Problem statement: Here is the task for the listing below: output exactly the lines from the one containing "Anjali CBI Songs Telugu" through the one containing "Grajek na chińskim", and leave out the pictures.

Exercise inputs:
-- Opening Marker --

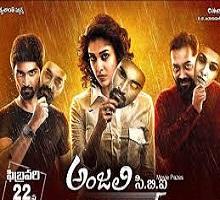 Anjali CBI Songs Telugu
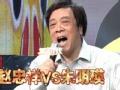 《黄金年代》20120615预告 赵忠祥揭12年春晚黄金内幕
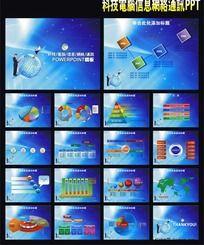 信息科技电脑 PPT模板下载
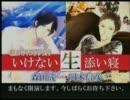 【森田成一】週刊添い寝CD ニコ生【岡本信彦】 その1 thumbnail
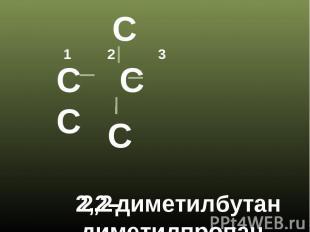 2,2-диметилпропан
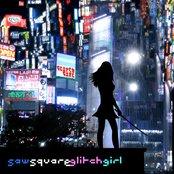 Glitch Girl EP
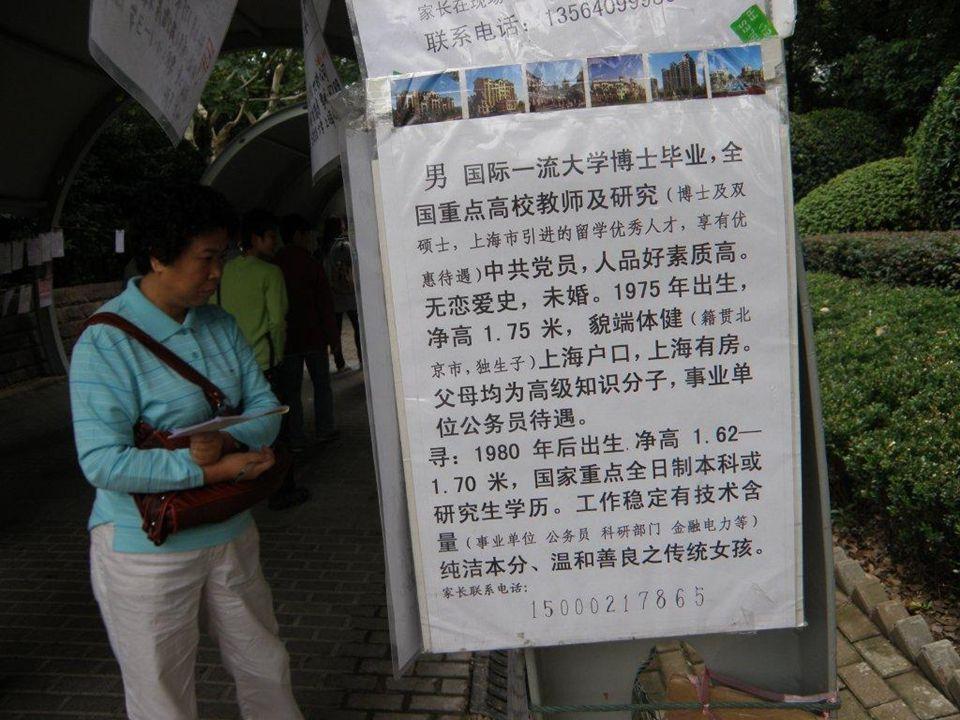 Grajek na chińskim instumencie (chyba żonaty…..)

-- Closing Marker --
-- Opening Marker --

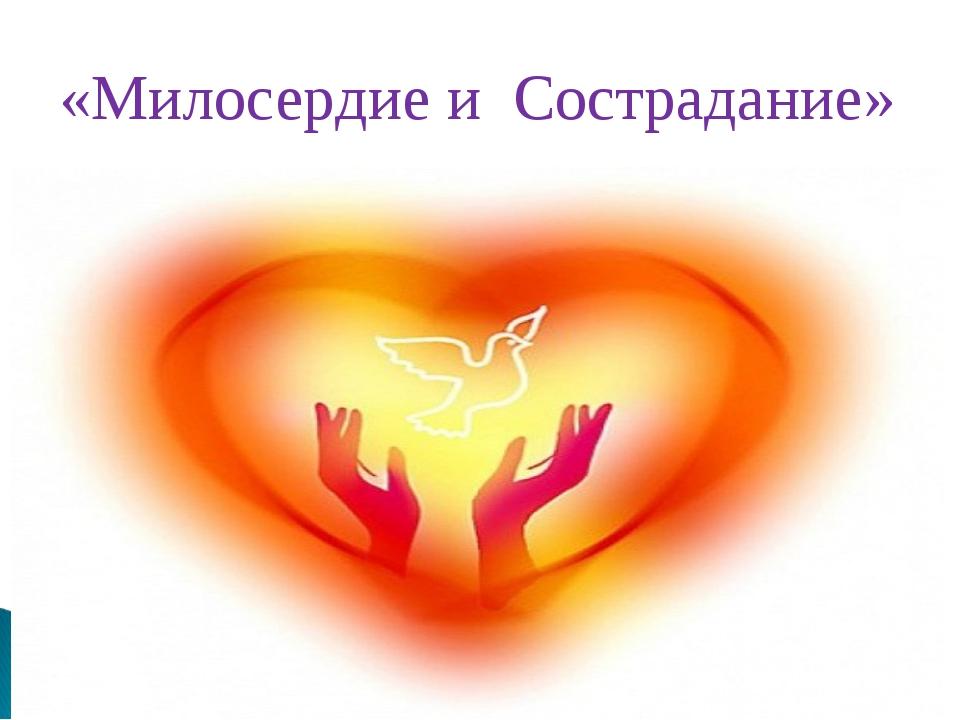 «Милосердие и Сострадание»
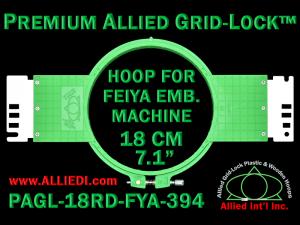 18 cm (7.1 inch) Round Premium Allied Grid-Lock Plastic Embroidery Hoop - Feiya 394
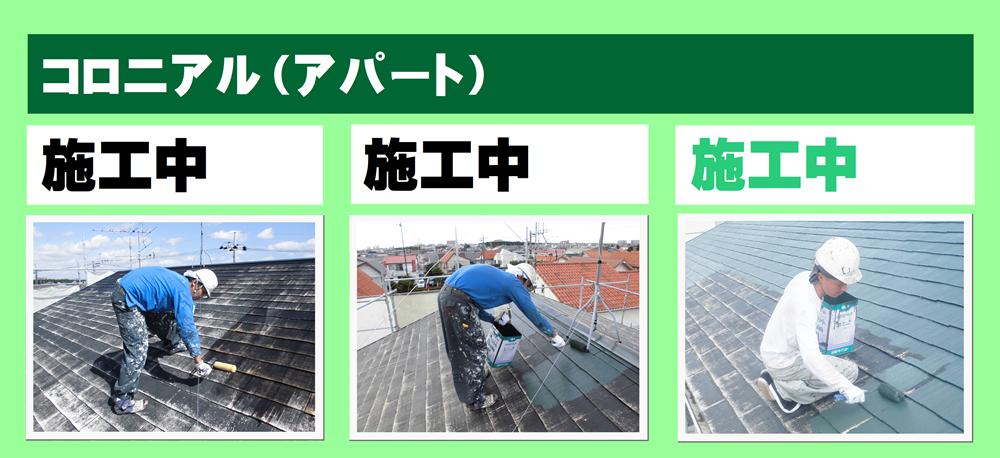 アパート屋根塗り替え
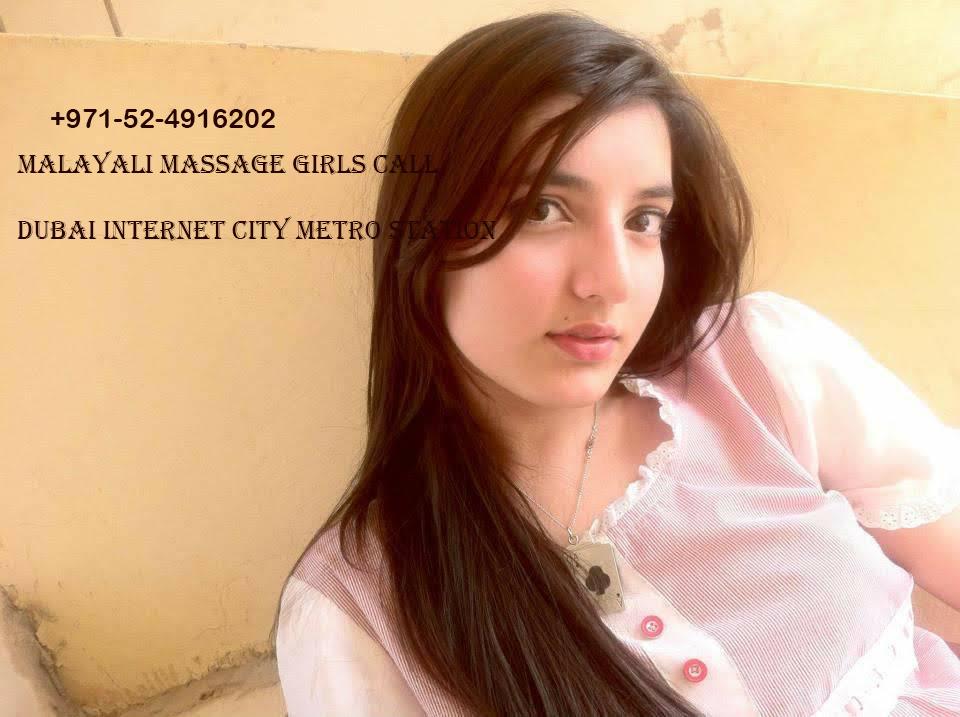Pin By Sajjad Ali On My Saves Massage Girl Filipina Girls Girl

-- Closing Marker --
-- Opening Marker --

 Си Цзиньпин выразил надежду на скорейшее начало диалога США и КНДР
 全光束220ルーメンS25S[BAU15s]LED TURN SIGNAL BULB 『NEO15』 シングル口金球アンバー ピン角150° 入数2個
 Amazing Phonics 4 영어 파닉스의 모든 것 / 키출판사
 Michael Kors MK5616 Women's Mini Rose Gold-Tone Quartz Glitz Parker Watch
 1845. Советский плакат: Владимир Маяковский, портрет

-- Closing Marker --

Response:
 Anjali CBI Songs Telugu
 《黄金年代》20120615预告 赵忠祥揭12年春晚黄金内幕
 信息科技电脑 PPT模板下载
 【森田成一】週刊添い寝CD ニコ生【岡本信彦】 その1 thumbnail
 2,2-диметилпропан
 Glitch Girl EP
 Grajek na chińskim instumencie (chyba żonaty…..)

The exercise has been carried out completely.